Preoperative CN CSA determinations could also be used to predict the outcome of intraoperative ECAP measurements. Except for our previous study in children [8], there are no comparable studies investigating this. However, in both children and adults, there was no significant correlation between ECAP measurements for ART and AutoART and CN CSA. This suggests that current MRI images are not predictive of whether a thicker/thinner CN will result in a lower/higher ECAP threshold or a flatter/steeper ECAP slope. Since the CN CSA is directly correlated with the number of SGCs [21], it would also be interesting to investigate whether there is a relationship between CN CSA and the SGC population in these individuals. However, such studies can only be performed postmortem. Although Nadol et al. found significant correlations between the number of SGCs and CN diameter, the large variability in diameter in his study makes predictive evaluations difficult [21].

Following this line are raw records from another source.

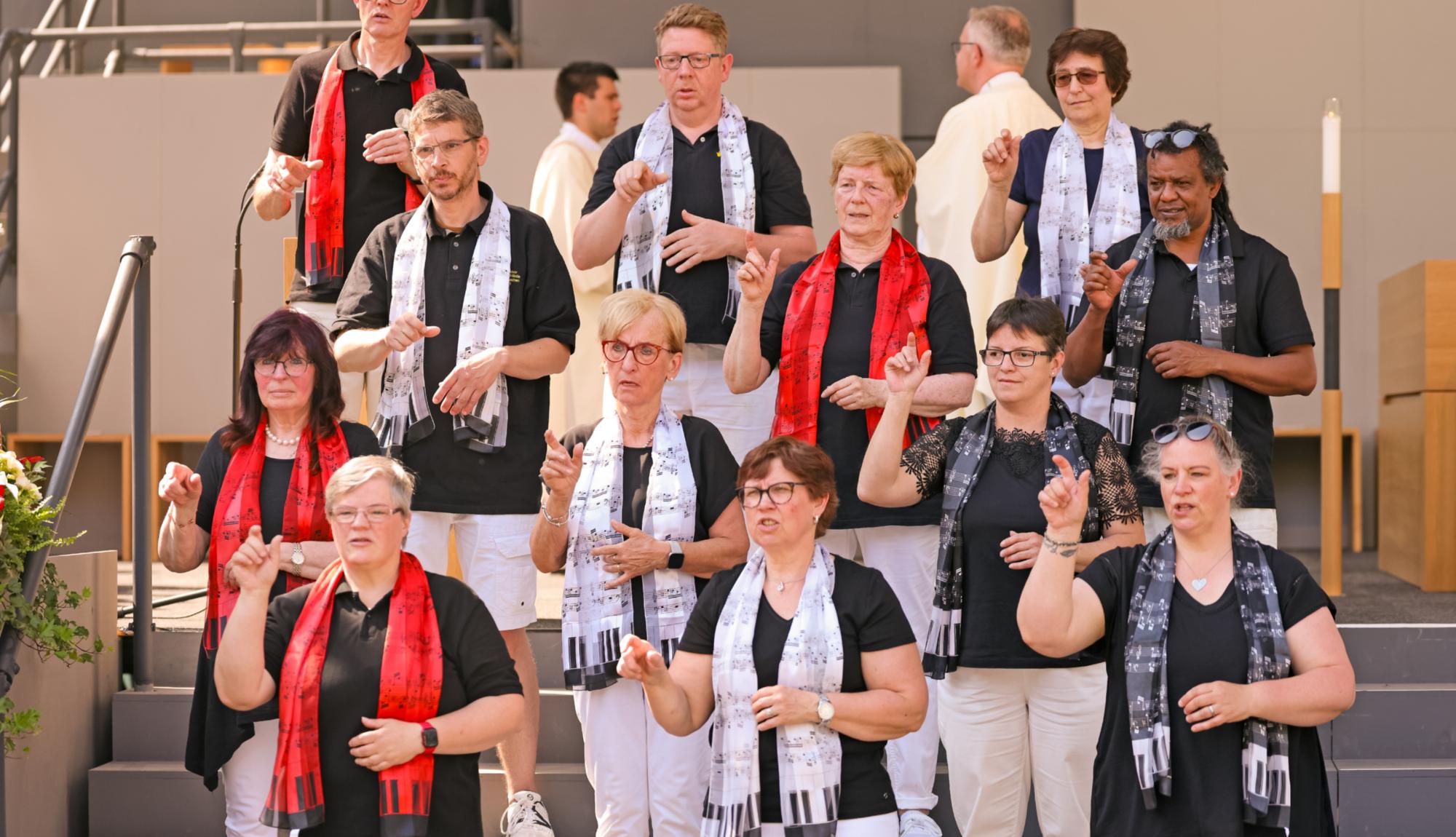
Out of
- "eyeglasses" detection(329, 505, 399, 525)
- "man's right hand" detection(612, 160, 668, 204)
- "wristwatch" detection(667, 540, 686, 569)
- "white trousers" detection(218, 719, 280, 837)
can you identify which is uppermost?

Furthermore, our study did not confirm the hypothesis that CN CSA correlates with monosyllabic SI. This was true both for the absolute postoperative SI at the 6-month follow-up and for the HS. This means that patients with a smaller CN CSA may still achieve a good SI or patients with a larger CN CSA may experience a worse SI. To date, there is no study that relates monosyllabic SI to CN CSA. Some studies have evaluated SI by postmortem histological examination of SGCs. However, most of these studies had relatively small sample sizes, limiting the significance of their findings [24, 38,39,40]. Only Khan et al. [23] had a relatively representative number of subjects (n = 14). Nevertheless, they found no significant correlations between word recognition on the NU-6 and the number of SGCs. It would be interesting to figure out if this observation holds true for the SGC of our subjects.

Conclusions

In conclusion, our study shows that AutoART provides similar ECAP measurement results to ART in adults. However, our study was limited by the fact that the influence of CN on intraoperative ECAP measurement and speech perception could not be investigated, and current MRI scanners are limited. In addition, objective electrophysiological ECAP measures cannot accurately predict hearing status and speech perception in implanted patients. Therefore, further research is needed to better understand and develop both the influence of ECAPs on speech perception and the influence of CN on ECAP measurements and speech perception.